EXERCISE GOAL
Can you carry the peer-review exchange on the drone paper, shown below, further from its last line?

SOURCE EXTRACT
5. Some practical applications on the drone systems should be investigated and discussed in this paper. a) "Performance Analysis and Optimization Design of AAV-Assisted Vehicle Platooning in NOMA-Enhanced Internet of Vehicles," in IEEE Transactions on Intelligent Transportation Systems; b) "A AAV Swarm Authentication and Key Agreement Scheme Based on Latin Square Design," in IEEE Wireless Communications Letters (the author is free to cite recommendations).
6. Before the final document version, the authors should do a grammatical review of the paper. For example, the title of Figure 8 “based on the VisioDect [?]”.

Author Response

Comment 1: In the abstract, how was the average end-to-end latency of 0.13 seconds obtained?

Response: The authors recast the entire abstract section by adopting a structured format to capture all the necessary details of the manuscript as shown.

 

Comment 2: No quantitative analysis of attack resilience (e.g., Sybil/GPS spoofing).

RECORDS
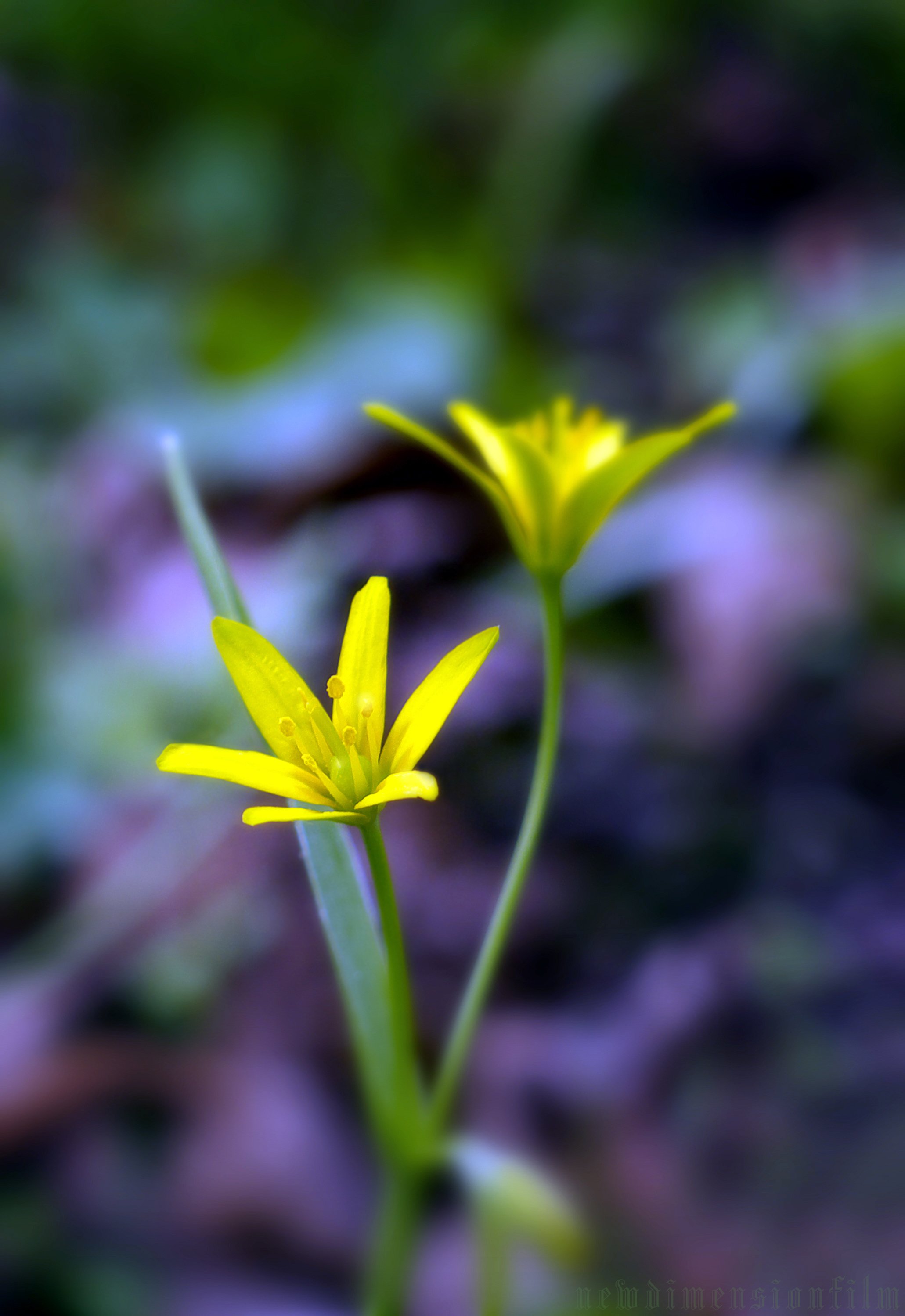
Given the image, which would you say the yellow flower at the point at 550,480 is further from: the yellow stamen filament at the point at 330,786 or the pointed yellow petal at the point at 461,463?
the yellow stamen filament at the point at 330,786

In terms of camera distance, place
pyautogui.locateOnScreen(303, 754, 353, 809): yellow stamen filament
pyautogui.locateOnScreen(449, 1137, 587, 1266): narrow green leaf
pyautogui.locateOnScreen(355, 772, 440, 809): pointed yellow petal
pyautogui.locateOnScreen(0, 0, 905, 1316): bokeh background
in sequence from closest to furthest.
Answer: pyautogui.locateOnScreen(355, 772, 440, 809): pointed yellow petal < pyautogui.locateOnScreen(303, 754, 353, 809): yellow stamen filament < pyautogui.locateOnScreen(449, 1137, 587, 1266): narrow green leaf < pyautogui.locateOnScreen(0, 0, 905, 1316): bokeh background

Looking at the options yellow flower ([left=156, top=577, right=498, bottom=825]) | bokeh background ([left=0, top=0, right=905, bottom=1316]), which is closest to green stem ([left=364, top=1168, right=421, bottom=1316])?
bokeh background ([left=0, top=0, right=905, bottom=1316])

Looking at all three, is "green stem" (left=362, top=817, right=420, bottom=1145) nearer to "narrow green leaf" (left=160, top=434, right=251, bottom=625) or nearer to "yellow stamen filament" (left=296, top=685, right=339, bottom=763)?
"yellow stamen filament" (left=296, top=685, right=339, bottom=763)

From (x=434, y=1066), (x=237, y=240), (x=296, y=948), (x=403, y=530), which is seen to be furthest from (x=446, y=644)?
(x=237, y=240)

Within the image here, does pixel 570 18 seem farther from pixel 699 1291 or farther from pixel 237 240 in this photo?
pixel 699 1291

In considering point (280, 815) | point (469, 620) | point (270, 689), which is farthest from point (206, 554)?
point (469, 620)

OUTPUT
Response: We thank the reviewer for this valuable observation. Although our current evaluation focused on authentication latency, throughput, and scalability, we agree that quantitative resilience testing against specific attacks such as Sybil and GPS spoofing would strengthen the work. The iBANDA framework is inherently designed to resist Sybil and spoofing threats through its Avalanche-based Proof-of-Stake consensus, repeated sub-sampling validation, and dual-layer (AI + blockchain) verification. In the revised manuscript, we included a resilience evaluation where the system is subjected to controlled Sybil and GPS spoofing scenarios in a simulated network environment. For Sybil attack analysis, we introduced a varying percentage of malicious validator nodes (e.g., 10–50%) and measure the system’s false acceptance rate, consensus time, and transaction rejection ratio. For GPS spoofing, we simulated false geolocation signals and quantify the detection success rate and authentication disruption time. These metrics will be compared against baseline DDS and other blockchain consensus models. This addition provided measurable evidence of iBANDA’s robustness under adversarial conditions and addresses the reviewer’s request.

Section 4.2.3 provides these details as shown.

 

Comment 4: Figure 4 overlooks MITM risks in the authentication flow.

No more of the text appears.